** begin Dataset **

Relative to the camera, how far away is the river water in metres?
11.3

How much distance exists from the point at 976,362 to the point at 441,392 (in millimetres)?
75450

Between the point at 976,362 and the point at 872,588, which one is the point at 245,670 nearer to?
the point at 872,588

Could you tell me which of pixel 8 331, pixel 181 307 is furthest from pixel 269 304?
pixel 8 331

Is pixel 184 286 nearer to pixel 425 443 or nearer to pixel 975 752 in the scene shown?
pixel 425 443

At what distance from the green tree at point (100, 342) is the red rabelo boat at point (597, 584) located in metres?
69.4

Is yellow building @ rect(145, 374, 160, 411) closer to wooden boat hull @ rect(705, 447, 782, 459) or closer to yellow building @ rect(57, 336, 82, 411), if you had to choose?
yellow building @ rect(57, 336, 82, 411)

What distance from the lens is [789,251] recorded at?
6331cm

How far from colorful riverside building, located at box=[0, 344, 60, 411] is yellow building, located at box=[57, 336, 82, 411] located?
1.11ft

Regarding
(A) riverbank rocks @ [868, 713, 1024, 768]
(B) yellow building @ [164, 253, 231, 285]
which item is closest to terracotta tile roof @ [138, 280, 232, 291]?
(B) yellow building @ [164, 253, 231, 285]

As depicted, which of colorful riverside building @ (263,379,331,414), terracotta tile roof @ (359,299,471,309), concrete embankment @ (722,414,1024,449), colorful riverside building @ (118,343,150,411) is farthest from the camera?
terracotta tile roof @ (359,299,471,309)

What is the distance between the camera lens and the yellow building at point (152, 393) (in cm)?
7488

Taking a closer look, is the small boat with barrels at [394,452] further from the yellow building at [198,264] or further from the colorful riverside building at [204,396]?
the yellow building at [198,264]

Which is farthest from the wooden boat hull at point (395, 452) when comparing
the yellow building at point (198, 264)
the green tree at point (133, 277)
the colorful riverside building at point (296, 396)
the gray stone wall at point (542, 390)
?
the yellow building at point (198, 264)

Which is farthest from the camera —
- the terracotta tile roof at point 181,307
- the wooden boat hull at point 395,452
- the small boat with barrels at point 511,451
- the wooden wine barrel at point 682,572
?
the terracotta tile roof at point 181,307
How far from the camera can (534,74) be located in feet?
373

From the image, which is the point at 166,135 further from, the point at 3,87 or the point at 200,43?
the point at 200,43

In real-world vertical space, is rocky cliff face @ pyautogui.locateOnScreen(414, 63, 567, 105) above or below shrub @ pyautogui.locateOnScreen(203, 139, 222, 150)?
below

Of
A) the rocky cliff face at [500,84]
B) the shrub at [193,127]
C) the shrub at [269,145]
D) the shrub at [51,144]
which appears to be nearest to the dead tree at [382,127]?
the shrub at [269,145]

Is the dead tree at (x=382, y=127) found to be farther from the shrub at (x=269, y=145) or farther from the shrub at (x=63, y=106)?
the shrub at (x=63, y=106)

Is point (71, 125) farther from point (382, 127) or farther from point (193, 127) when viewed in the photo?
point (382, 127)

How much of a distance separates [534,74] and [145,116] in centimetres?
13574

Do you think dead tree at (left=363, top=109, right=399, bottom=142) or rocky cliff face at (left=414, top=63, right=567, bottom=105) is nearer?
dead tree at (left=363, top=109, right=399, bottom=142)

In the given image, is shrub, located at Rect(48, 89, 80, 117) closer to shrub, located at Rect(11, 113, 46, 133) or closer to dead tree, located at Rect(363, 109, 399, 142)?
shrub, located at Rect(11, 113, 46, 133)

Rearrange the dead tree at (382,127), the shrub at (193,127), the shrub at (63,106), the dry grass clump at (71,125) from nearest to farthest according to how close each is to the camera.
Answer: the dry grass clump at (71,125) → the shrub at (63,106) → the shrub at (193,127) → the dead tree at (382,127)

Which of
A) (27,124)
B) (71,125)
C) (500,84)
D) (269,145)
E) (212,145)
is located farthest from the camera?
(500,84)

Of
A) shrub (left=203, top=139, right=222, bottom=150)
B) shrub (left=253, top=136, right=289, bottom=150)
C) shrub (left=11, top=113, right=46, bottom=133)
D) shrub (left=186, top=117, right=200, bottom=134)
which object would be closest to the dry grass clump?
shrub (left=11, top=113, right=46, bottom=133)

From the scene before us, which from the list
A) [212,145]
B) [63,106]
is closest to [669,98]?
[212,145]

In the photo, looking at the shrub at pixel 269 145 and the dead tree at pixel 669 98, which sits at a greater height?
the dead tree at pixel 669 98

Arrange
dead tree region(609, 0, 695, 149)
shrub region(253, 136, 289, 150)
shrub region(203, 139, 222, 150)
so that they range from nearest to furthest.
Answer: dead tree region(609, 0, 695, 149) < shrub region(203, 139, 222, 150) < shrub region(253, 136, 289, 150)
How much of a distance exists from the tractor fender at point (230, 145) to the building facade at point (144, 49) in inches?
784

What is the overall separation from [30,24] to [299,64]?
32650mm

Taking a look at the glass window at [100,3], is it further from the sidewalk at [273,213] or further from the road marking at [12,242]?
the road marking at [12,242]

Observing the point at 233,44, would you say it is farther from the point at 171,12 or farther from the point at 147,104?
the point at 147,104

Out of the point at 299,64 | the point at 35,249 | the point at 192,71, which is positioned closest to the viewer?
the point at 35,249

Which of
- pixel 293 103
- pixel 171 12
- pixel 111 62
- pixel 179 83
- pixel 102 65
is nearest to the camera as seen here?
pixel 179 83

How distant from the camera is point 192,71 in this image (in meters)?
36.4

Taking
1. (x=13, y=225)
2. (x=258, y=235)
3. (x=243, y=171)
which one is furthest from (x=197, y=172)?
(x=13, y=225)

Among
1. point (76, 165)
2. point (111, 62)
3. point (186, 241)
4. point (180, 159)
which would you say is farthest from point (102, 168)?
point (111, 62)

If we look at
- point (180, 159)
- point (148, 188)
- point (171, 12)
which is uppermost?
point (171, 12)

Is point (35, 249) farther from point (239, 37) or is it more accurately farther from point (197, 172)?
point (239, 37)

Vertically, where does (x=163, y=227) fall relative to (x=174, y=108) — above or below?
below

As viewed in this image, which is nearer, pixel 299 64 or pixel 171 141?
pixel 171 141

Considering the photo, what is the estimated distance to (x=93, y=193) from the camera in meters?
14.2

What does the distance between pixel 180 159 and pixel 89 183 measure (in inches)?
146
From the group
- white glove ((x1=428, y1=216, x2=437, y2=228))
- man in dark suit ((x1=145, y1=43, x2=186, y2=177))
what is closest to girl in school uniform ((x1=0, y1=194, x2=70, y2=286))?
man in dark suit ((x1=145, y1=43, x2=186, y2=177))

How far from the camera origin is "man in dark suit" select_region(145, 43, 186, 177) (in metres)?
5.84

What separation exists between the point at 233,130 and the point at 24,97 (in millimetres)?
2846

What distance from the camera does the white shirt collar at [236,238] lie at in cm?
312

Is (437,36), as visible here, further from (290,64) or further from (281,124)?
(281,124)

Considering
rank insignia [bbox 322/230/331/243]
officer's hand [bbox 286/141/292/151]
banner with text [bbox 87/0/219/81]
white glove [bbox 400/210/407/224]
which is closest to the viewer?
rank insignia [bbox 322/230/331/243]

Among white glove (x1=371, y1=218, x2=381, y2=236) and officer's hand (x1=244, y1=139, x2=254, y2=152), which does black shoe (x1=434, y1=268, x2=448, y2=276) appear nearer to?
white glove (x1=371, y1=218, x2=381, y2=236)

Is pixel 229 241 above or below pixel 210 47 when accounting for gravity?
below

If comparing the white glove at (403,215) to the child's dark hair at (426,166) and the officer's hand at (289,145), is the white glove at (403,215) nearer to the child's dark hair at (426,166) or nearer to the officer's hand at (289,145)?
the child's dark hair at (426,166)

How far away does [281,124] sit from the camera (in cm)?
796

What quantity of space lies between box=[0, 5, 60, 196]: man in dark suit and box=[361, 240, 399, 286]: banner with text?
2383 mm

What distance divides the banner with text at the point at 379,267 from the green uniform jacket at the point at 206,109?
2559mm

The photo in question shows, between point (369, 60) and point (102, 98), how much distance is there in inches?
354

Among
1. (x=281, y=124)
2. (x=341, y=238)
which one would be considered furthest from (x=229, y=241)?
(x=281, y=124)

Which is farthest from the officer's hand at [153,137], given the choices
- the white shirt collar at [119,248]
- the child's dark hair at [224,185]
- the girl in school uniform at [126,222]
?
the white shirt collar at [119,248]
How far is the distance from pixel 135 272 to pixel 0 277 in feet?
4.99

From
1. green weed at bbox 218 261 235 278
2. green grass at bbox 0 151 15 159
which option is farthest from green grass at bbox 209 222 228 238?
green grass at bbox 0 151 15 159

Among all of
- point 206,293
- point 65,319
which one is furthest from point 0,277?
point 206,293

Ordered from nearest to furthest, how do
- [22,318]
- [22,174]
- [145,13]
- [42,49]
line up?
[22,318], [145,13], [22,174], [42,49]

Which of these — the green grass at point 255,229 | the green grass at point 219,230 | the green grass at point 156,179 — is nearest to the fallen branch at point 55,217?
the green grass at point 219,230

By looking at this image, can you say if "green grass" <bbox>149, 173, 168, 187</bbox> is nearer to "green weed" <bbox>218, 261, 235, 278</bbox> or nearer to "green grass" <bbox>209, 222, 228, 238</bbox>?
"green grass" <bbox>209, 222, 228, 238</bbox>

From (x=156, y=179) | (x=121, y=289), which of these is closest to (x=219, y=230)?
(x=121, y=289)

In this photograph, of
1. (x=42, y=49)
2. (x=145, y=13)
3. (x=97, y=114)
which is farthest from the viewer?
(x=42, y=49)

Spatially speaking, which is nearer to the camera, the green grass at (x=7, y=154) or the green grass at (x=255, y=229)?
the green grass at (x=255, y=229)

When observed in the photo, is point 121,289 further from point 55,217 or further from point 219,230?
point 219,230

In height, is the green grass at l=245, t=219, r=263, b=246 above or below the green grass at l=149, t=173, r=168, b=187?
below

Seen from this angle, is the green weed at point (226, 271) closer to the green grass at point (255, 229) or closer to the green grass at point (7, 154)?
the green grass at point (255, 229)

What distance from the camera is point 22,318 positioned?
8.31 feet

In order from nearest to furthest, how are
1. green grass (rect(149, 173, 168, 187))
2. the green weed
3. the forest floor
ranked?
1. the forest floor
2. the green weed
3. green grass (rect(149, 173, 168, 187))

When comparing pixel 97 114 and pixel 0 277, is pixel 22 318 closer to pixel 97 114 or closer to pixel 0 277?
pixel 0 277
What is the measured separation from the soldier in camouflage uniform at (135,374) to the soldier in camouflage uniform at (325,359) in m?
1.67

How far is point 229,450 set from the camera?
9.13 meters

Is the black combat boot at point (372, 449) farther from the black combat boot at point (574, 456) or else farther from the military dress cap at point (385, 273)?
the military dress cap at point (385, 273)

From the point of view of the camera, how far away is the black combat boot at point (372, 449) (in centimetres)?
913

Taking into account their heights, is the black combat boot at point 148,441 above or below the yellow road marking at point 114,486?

** end Dataset **

* Goal of the exercise *
Reproduce verbatim the lines above from the one containing "Is the black combat boot at point (372, 449) farther" through the final line of the records.

* Result of this exercise *
Is the black combat boot at point (372, 449) farther from the black combat boot at point (574, 456) or else farther from the military dress cap at point (385, 273)?
the military dress cap at point (385, 273)

From the point of view of the camera, how far away is the black combat boot at point (372, 449) (in centimetres)?
913

Taking into account their heights, is the black combat boot at point 148,441 above or below the yellow road marking at point 114,486?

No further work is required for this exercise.